* EXERCISE INSTRUCTIONS
Every line below needs to be transcribed without alteration, and no image may be carried over.

[[ LISTED RECORDS, beginning ]]

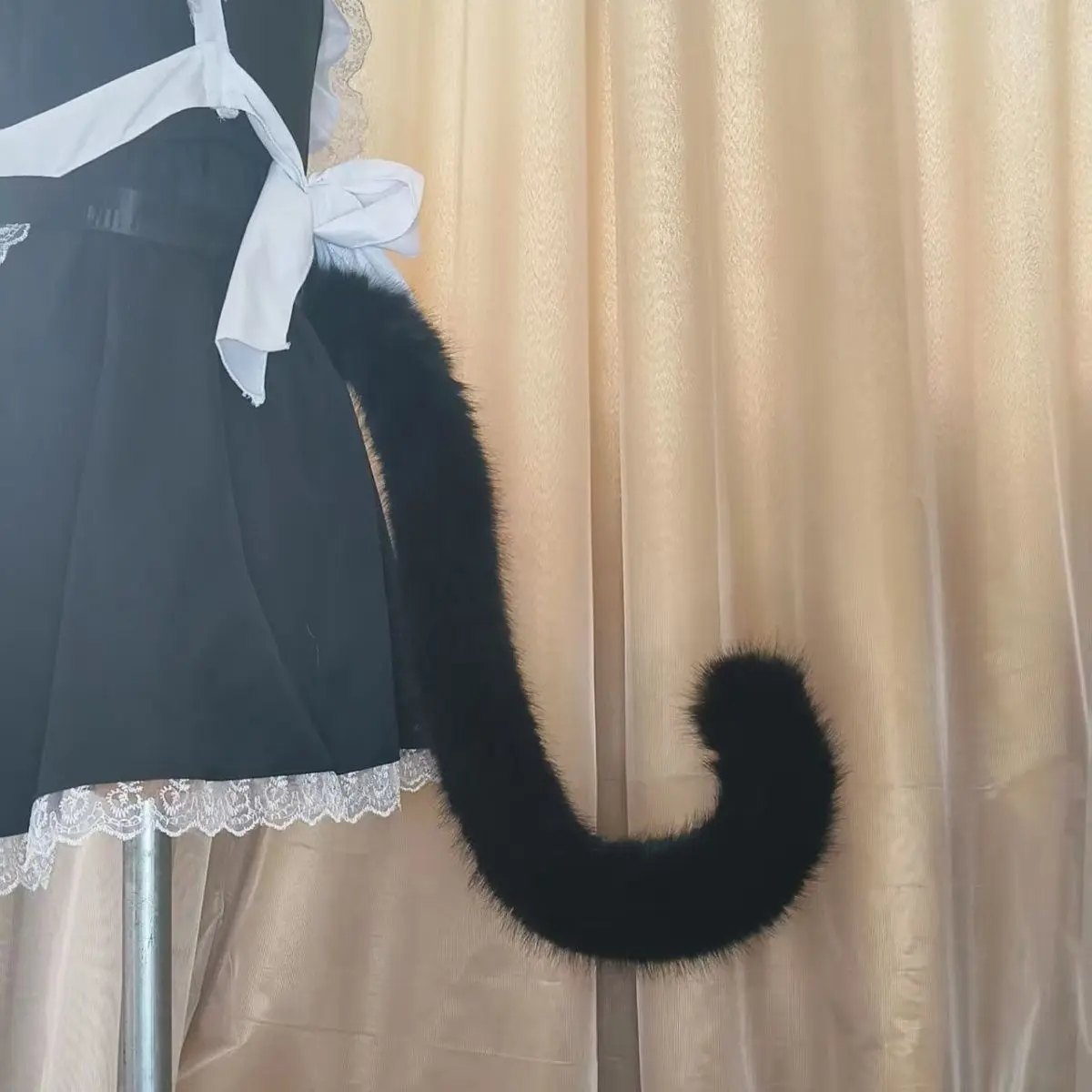 Cat tail design - Image 5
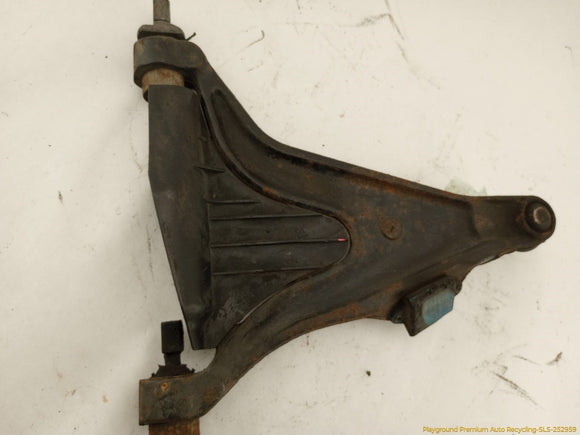 Volvo C70 Passenger Right Front Lower Control Arm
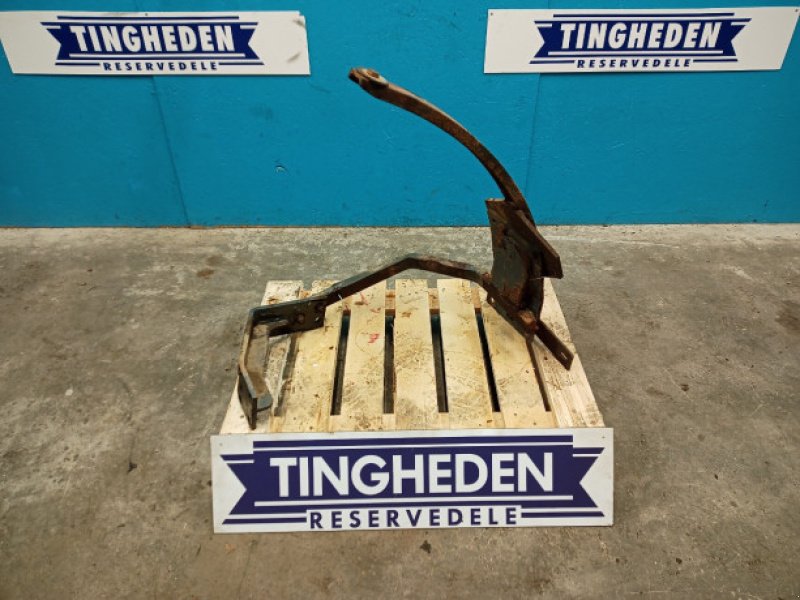 Sonstiges Baggerzubehör typu New Holland LB115B, Gebrauchtmaschine v Hemmet (Obrázek 1)
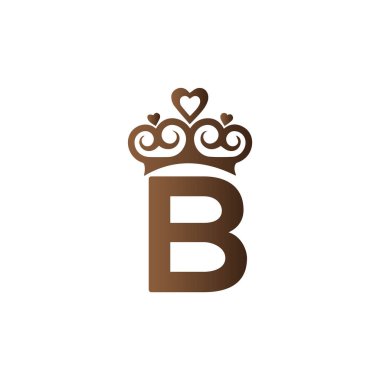 Lüks B logosu tasarımı. Lüks Crown B logosu tasarımı. Crown logo tasarımı. B logosu tasarımı. Yaratıcı B logo vektörleri. Basit bir B logosu tasarımı. B logosu, soyut B logosu. B harfi logo vektörleri. King Crown B logo tasarımı. B simgesi vektörleri. moda B logo tasarımı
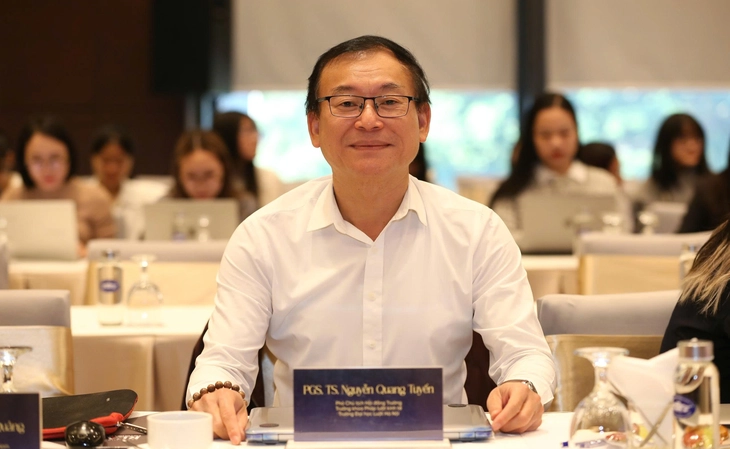 Sửa Luật Đất đai thúc đẩy tăng trưởng - Ảnh 3.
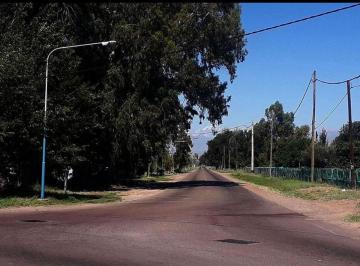 Campo · 57ha · Campo en Venta en Lavalle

[[ LISTED RECORDS, end ]]

* OUTPUT OF THE TASK
 Cat tail design - Image 5
 Volvo C70 Passenger Right Front Lower Control Arm
 Sonstiges Baggerzubehör typu New Holland LB115B, Gebrauchtmaschine v Hemmet (Obrázek 1)
 Lüks B logosu tasarımı. Lüks Crown B logosu tasarımı. Crown logo tasarımı. B logosu tasarımı. Yaratıcı B logo vektörleri. Basit bir B logosu tasarımı. B logosu, soyut B logosu. B harfi logo vektörleri. King Crown B logo tasarımı. B simgesi vektörleri. moda B logo tasarımı
 Sửa Luật Đất đai thúc đẩy tăng trưởng - Ảnh 3.
 Campo · 57ha · Campo en Venta en Lavalle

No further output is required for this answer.